Barnabas whipped up his sun shield and peered through the thick white smoke. Flapping wings parted the cloud. A green wizard on a small purple dragon hovered behind him.
“I’ll handle this, Shula!” she called to the others. “Take out Victoria before the reinforcements arrive. She’s on a white.” Her fingers glowed with a spell as she prepared to destroy him.
Defense against purple? Grimly, he turned his shield on its side and hurled it straight at the dragon’s neck. He hated to injure dragons, but it was the dragon or him.
Purples, like silvers, were not trained for combat. The dragon reared back, nearly unseating the wizard. The shield struck its soft underbelly like a saw blade. Blood splattered and the dragon screamed, rolling in the air in an attempt to dislodge the sun disc.

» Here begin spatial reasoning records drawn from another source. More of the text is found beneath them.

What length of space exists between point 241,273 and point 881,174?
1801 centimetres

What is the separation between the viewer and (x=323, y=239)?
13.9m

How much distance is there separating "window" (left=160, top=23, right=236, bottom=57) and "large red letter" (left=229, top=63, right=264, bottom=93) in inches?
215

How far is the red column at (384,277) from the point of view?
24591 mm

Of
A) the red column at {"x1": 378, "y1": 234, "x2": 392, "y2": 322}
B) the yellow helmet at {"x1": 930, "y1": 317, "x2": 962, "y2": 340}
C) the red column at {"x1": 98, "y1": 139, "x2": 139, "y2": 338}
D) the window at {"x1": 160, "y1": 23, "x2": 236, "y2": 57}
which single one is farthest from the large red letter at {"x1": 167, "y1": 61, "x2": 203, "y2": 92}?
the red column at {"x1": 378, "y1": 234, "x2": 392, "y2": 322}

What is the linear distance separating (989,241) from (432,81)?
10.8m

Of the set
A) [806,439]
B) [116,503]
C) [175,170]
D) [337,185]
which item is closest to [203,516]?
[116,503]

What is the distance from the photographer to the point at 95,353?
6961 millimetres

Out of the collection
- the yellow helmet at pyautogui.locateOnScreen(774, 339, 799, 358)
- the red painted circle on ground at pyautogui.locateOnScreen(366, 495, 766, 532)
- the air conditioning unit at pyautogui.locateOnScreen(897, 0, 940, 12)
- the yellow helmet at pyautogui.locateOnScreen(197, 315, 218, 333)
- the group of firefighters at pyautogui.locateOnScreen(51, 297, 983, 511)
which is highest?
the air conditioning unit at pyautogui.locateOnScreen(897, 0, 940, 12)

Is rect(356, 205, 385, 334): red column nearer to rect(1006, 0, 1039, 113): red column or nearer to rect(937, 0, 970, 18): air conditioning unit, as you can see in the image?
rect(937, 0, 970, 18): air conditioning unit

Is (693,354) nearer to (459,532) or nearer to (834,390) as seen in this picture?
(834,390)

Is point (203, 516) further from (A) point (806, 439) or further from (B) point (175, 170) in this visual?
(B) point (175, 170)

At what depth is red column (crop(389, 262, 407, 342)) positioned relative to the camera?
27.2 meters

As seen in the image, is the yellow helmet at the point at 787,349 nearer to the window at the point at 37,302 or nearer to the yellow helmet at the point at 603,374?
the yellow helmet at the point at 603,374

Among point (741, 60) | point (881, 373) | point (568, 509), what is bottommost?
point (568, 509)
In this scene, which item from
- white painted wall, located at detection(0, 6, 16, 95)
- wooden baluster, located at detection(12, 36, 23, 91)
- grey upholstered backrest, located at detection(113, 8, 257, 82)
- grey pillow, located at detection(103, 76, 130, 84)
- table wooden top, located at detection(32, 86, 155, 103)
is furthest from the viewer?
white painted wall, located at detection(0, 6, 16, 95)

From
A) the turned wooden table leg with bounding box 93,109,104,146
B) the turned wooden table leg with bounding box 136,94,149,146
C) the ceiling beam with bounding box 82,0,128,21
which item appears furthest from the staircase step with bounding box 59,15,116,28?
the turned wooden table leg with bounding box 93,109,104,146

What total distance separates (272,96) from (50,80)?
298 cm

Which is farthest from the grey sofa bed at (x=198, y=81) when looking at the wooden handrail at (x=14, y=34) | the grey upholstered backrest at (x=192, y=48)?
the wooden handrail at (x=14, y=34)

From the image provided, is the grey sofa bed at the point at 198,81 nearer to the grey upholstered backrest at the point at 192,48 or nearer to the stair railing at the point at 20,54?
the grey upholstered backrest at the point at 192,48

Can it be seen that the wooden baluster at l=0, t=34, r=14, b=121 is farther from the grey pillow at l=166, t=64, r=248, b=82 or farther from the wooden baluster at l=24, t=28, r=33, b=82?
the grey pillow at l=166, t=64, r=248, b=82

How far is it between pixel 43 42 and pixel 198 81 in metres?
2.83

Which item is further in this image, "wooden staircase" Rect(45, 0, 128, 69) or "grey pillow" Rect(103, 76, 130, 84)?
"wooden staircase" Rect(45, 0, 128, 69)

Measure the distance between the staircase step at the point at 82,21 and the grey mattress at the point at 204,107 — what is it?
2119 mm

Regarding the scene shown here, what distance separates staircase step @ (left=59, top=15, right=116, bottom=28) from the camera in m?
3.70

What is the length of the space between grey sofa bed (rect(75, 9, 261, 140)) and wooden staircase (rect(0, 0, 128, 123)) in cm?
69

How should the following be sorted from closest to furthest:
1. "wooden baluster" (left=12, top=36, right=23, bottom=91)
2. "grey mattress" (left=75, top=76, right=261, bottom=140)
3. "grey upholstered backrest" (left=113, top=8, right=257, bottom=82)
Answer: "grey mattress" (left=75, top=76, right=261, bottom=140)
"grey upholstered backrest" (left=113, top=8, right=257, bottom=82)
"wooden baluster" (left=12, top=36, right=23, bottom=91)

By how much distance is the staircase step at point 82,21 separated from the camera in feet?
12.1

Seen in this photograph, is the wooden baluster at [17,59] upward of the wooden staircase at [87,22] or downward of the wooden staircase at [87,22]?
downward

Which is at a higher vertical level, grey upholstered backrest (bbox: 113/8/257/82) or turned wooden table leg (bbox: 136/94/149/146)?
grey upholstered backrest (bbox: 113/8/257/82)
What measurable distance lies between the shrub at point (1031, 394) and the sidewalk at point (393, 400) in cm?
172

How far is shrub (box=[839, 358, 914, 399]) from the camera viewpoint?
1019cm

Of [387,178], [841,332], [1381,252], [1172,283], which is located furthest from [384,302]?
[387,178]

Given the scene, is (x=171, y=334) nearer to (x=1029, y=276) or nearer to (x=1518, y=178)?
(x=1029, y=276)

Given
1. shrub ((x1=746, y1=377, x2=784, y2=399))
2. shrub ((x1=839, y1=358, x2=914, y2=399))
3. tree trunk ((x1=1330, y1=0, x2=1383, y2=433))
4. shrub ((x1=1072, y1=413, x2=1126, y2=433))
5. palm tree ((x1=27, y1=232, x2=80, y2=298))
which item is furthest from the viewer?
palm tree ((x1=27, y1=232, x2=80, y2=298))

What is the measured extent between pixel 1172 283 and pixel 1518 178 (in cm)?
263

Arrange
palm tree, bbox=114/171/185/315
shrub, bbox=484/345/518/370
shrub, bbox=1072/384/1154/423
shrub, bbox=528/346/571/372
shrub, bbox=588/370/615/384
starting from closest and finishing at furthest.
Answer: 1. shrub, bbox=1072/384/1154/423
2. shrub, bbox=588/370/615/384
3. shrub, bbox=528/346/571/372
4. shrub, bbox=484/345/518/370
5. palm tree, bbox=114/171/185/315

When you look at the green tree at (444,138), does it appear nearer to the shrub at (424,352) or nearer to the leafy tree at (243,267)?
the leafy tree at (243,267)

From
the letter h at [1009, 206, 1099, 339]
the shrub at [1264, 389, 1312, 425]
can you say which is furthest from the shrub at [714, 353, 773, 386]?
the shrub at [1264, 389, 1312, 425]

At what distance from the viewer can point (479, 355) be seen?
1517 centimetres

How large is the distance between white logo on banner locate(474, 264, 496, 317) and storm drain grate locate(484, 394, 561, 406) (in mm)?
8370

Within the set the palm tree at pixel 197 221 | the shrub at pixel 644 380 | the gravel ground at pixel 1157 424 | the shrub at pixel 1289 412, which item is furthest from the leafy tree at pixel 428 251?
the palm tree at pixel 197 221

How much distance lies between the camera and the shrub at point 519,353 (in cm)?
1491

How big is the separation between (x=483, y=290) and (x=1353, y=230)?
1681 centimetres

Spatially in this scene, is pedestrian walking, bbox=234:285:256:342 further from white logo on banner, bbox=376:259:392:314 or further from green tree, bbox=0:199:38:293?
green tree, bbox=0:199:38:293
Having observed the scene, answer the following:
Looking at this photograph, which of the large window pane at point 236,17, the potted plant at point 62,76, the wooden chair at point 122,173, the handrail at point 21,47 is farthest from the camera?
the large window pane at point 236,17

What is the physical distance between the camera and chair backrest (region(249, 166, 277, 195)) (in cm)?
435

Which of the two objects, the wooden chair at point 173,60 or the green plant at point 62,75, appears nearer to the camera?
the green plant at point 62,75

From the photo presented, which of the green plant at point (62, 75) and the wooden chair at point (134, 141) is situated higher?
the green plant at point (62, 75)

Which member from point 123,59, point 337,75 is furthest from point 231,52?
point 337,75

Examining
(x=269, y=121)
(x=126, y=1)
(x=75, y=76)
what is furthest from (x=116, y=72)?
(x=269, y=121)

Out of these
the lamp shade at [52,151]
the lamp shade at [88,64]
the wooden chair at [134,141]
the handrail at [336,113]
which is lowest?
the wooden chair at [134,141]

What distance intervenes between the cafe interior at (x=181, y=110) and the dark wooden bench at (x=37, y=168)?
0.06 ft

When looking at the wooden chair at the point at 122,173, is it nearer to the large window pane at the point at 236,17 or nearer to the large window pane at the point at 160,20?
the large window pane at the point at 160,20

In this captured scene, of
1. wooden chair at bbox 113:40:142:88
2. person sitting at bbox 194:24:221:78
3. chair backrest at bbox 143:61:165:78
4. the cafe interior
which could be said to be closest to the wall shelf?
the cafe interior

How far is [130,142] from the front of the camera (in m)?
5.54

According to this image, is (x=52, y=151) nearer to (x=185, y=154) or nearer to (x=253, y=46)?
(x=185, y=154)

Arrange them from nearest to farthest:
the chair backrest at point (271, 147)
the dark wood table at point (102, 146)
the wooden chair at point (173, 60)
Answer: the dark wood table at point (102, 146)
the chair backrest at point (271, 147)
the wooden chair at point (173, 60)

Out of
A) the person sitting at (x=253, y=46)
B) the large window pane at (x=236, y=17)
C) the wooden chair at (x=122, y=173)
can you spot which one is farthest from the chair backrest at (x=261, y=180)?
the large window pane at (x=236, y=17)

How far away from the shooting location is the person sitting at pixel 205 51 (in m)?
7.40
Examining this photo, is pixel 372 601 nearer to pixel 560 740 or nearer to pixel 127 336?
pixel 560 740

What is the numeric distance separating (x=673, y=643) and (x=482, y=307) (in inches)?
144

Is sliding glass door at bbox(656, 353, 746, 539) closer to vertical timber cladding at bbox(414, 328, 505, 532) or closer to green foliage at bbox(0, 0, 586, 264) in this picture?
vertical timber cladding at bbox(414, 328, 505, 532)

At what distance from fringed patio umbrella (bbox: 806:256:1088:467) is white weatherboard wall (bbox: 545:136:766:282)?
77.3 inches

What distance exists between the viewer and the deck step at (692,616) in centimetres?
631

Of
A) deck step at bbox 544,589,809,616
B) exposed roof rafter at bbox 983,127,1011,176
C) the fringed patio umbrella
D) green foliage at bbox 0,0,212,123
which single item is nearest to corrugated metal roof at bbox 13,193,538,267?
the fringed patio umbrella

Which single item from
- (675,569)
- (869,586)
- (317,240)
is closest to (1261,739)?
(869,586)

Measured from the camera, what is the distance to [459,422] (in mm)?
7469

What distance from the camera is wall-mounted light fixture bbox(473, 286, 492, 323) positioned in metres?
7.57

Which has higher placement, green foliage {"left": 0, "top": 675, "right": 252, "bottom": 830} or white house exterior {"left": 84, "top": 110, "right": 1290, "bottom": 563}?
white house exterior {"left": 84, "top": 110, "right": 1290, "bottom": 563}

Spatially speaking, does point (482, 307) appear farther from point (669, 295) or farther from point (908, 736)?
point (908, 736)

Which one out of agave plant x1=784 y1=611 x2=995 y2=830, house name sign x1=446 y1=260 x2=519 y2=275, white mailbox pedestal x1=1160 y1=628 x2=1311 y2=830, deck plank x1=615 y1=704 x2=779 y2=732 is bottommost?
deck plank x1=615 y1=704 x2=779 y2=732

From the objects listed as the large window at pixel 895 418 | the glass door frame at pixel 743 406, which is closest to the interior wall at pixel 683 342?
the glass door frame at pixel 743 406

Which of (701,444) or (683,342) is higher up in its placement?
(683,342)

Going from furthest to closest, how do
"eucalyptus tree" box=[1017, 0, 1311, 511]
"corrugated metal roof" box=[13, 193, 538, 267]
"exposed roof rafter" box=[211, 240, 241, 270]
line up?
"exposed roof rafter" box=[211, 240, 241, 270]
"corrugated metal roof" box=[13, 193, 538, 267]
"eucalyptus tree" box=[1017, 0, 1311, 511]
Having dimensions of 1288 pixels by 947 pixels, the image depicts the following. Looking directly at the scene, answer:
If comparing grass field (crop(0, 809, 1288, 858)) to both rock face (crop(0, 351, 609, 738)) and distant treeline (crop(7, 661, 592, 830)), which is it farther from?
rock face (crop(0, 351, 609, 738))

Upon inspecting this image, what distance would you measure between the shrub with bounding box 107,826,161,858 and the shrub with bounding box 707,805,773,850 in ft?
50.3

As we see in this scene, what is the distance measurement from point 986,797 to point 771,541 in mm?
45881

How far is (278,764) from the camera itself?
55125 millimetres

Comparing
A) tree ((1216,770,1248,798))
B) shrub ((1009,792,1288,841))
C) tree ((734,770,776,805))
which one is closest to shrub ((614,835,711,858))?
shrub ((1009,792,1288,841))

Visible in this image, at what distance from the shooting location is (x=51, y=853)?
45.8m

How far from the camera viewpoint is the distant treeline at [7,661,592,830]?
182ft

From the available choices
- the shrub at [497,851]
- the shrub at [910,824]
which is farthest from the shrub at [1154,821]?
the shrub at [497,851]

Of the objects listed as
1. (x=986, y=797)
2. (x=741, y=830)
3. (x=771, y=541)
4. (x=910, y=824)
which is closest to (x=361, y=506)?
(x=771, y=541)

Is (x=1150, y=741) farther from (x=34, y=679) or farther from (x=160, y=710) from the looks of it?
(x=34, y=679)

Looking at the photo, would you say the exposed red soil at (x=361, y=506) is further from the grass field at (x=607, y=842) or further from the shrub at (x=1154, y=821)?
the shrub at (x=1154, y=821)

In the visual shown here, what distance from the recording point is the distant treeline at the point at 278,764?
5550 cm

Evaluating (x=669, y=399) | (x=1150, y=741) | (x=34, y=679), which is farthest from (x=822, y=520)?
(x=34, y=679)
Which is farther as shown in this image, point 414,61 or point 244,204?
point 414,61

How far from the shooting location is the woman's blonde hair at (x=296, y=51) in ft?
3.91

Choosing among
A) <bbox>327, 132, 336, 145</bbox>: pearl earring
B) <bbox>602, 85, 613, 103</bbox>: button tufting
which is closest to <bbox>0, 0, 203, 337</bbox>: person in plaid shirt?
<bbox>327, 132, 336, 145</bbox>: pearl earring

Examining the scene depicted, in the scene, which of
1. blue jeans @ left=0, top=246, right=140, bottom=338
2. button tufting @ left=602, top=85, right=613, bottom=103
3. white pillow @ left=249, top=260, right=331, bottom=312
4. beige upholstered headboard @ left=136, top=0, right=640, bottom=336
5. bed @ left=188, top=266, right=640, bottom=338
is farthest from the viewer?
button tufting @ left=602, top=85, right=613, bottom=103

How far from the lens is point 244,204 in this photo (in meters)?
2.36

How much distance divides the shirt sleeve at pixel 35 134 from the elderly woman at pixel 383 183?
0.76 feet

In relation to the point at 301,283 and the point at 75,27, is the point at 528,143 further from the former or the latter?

The wizard tumbled to the ground, barely saving herself from a right crushing when she cast an air spell that slowed her descent. Regardless, she landed with a thunk.
Barnabas drew his pistol. Fire surrounded them. “Wizard, surrender or die.”
The woman’s green hood flipped back, and she laughed. “You first.”
He fired, missed. Greenish-black strings leapt from her hand, striking him before he could properly aim the gun. Healing magic turned sour. The sensation was like all the wounds he’d ever had in his life reopening at once.
The rope of magic lassoed his torso. She yanked, using him as a counterbalance to drag herself to her feet. She howled with triumph and shot another surge of torture through the thin, throbbing wire.
Barnabas’s fingers went numb. He fumbled with the ice amulet. Lost the water amulet. He fell to the ground, finding it difficult to breathe. He hadn’t seen how he’d die in the vision, but it appeared that it would be at the hands of a mad green wizard.
But again, his vision proved inaccurate. Thunder shook the earth as Nadia launched herself off the tower and hit the ground beside him. Hard. Without wings she couldn’t slow her descent.